Mas o pano de fundo da disputa geopolítica com os Estados Unidos é o rápido avanço tecnológico da China em áreas como 5G, baterias e carros elétricos, energia renovável, Inteligência Artificial, robótica, drones e trens de alta velocidade. O presidente chinês transformou a visão do Partido em relação à economia e passou a dar mais ênfase à qualidade do que à quantidade do crescimento. O ritmo de expansão do PIB saiu dos dois dígitos registrados do período de 2002 a 2012 para um patamar de 6%, que agora se aproxima de 5%. Xi buscou mudar os motores de propulsão da economia, com foco em autossuficiência tecnológica e manufaturas avançadas. O desenvolvimento desses setores ganhou o impulso de políticas industriais adotadas por Xi logo no início de seu governo, como o Made in China 2025, lançado em 2015.
No dia 20 de janeiro de 2025, quando Trump tomou posse em seu segundo mandato, a chinesa DeepSeek lançou um novo modelo de linguagem que abalou seus competidores americanos, cujas ações registraram quebras brutais. Apesar dos avanços, o país continua dependente de importações em áreas estratégicas, como semicondutores, o que o torna vulnerável a restrições de exportação de chips avançados impostas pelos EUA. Em contrapartida, a China desenvolveu nas últimas quatro décadas uma imensa capacidade de refino de minerais críticos para indústrias ligadas à transição energética, semicondutores, telecomunicações e defesa. No caso de terras raras, esse domínio chega a 92%, e Xi usou essa posição dominante para se contrapor às barreiras americanas.

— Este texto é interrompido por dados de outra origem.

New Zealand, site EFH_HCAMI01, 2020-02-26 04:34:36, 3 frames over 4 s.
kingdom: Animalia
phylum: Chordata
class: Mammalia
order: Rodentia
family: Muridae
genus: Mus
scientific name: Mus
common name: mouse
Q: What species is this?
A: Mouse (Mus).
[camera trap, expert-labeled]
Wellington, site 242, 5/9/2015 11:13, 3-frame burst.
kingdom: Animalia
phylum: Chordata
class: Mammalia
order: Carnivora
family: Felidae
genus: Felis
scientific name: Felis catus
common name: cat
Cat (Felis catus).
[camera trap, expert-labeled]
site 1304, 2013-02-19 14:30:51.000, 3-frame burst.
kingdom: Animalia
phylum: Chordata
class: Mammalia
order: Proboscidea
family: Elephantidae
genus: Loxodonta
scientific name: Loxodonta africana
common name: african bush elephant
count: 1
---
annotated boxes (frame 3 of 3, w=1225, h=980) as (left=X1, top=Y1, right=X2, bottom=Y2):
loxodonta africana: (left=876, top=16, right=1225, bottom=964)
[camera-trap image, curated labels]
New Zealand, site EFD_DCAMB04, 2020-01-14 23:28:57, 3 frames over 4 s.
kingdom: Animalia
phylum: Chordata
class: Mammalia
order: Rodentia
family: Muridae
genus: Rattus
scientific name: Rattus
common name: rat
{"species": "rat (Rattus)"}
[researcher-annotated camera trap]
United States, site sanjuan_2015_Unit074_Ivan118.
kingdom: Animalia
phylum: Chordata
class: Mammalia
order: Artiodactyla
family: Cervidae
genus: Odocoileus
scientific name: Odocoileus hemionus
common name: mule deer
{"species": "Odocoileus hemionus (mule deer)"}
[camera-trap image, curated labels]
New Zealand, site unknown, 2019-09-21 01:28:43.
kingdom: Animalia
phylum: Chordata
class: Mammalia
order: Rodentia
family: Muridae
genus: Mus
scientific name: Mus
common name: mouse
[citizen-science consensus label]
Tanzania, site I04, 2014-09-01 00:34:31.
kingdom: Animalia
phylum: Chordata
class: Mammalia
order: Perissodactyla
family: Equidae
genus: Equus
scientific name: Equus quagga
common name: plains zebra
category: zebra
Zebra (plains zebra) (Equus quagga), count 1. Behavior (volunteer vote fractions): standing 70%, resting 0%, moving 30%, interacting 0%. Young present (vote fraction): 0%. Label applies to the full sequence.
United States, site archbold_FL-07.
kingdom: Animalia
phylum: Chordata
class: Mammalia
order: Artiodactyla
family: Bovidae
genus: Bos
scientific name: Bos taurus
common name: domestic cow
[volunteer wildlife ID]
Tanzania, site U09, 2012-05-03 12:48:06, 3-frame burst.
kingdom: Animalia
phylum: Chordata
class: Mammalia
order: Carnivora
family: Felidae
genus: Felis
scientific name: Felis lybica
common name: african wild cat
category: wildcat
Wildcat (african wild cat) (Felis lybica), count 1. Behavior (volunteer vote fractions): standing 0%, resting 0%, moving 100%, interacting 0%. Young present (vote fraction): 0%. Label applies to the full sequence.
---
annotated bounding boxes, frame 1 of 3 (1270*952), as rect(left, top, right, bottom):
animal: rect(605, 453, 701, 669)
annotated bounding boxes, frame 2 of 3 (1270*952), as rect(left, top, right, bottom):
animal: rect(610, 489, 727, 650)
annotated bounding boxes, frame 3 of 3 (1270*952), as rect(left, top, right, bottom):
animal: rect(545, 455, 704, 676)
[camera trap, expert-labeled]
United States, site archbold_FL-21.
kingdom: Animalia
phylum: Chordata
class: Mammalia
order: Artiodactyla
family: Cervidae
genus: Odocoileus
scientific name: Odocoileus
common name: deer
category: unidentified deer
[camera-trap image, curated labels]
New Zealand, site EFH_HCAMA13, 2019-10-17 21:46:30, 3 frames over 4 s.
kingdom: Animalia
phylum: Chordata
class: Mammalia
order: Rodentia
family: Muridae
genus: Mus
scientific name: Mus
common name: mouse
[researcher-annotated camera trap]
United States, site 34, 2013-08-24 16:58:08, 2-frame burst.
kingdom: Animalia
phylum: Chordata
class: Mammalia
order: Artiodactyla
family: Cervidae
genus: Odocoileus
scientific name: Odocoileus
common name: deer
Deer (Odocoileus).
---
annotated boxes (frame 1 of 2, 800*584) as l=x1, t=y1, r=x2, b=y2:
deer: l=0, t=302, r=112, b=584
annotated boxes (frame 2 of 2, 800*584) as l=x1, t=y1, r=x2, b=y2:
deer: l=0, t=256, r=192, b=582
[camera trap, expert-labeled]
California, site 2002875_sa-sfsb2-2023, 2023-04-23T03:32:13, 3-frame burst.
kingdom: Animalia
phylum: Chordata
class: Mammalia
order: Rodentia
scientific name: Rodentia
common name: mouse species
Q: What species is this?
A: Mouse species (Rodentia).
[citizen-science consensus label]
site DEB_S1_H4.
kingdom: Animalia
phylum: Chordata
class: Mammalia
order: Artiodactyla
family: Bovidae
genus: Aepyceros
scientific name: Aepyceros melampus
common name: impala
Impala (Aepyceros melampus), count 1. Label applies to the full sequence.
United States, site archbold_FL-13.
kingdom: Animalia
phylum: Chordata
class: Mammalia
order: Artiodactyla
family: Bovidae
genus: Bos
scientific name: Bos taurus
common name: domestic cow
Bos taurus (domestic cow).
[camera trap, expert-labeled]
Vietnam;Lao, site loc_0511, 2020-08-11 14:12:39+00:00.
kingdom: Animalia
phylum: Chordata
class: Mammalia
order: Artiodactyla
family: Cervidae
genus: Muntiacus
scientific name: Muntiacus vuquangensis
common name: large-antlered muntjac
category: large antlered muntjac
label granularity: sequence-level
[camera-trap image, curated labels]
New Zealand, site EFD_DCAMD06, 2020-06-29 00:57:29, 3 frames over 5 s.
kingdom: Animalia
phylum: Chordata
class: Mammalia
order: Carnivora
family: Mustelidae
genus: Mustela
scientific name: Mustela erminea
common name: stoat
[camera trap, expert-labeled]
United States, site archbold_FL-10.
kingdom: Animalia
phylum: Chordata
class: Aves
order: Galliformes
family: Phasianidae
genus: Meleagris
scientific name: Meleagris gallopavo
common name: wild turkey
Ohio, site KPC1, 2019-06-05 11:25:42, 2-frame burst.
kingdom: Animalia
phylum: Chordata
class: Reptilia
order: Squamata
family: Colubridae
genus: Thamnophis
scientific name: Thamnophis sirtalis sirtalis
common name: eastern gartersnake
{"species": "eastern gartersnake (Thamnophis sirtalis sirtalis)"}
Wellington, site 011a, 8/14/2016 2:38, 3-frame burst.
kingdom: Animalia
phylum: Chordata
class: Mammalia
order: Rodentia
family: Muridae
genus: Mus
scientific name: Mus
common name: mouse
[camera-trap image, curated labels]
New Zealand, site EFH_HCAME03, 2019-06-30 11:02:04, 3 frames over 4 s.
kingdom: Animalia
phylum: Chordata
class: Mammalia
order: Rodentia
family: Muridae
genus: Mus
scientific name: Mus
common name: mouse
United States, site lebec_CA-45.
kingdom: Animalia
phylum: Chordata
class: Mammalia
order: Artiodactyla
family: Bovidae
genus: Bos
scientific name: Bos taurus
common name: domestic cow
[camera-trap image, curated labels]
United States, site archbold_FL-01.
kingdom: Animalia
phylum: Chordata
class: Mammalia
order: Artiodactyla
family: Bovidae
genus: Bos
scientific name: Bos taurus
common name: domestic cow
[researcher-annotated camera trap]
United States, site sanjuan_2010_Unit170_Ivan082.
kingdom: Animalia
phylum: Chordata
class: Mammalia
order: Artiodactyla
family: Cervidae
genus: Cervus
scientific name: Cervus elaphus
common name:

O líder chinês também priorizou a modernização e o comprometimento ideológico do Exército de Libertação Popular, as Forças Armadas da China, que são subordinadas ao Partido Comunista, e não ao Estado. Além de afastar oficiais por suspeita de corrupção e aumentar o profissionalismo da corporação, Xi promoveu a modernização tecnológica e o desenvolvimento das capacidades “inteligentes” de combate, com uso de Inteligência Artificial e recursos cibernéticos. Sob Xi, a Marinha se tornou a maior do mundo em número de navios e a segunda maior em quantidade de porta-aviões. A China também registrou avanços significativos em seu programa espacial, que só está atrás ao dos EUA.
Prestes a completar 13 anos à frente da segunda maior economia do mundo, Xi tem muito a festejar, mas muito com o que se preocupar. A transição da China para um novo modelo de crescimento ainda enfrenta incertezas, em um cenário externo que continuará a ser marcado pela rivalidade geopolítica com Washington.
Com queda nos índices de natalidade, a população chinesa envelhece rapidamente e começou a encolher em 2022. Ainda que a pobreza extrema tenha sido erradicada, há grande desigualdade de renda nas cidades e entre as cidades e as zonas rurais. E a diferença com os Estados Unidos em termos de prosperidade continua enorme: aos US$ 13,3 mil, o PIB per capita dos chineses equivale a 15,5% dos US$ 85,8 mil dos americanos. Mas a experiência ensina que não se deve subestimar a capacidade de Xi de navegar águas turbulentas.